Looking forward to the challenges of the 2008 European Tour, including the Ryder Cup, Harrington Said, “It is an award I will treasure.”
Meanwhile Tiger Woods picked up the US Tour’s corresponding award, the Byron Nelson Trophy, for the third straight season and the ninth time in the last 11 years. Woods was the leading money winner in America for the eighth time and won seven titles in 2007, including the USPGA for his 13th major title.

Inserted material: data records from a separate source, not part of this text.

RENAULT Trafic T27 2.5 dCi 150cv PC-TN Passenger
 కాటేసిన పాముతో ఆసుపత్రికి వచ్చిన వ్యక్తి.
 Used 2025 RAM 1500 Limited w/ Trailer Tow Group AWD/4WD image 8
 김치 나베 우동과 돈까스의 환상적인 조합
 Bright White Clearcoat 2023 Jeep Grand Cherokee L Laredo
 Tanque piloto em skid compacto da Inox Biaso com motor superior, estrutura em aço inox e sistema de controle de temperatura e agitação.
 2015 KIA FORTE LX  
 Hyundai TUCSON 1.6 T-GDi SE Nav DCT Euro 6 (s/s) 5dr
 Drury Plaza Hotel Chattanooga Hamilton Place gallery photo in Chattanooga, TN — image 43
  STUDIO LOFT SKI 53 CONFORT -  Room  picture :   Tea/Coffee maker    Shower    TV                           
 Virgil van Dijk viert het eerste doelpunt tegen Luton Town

Woods ended the year with a 2007 stroke average of 67.79 — a stroke and a half a round better than No. 2 Ernie Els. Now that Woods is entering the prime of his golf playing career, even Even Jack Nicklaus has conceded that, providing Woods stays healthy, his record of 18 professional major championships, once considered unbreakable, will fall, probably soon.
Woods has now ended speculation by announcing that he will not take part in the European Tour’s lucrative new end-of-season tournament. The Dubai World Championship is open to the top 60 golfers on the European Order of Merit but the American says he is too busy to take part. Tiger admitted that he could not justify playing enough tournaments to ensure he retained membership of the European Tour.
Woods is back in action this week after the longest lay-off in his career, when he plays in the Target World Challenge at Thousand Oaks in California, the 16-player event he hosts each December to raise money for charities. The sixteen competitors in the field include best eleven players from the Official World Golf Rankings, along with four special invitees selected by the Tiger Woods Foundation.
Tiger has won two of the past three tournaments (2004, 2006) and this year could become the first back-to-back champion in this exciting warm-up for the 2008 season.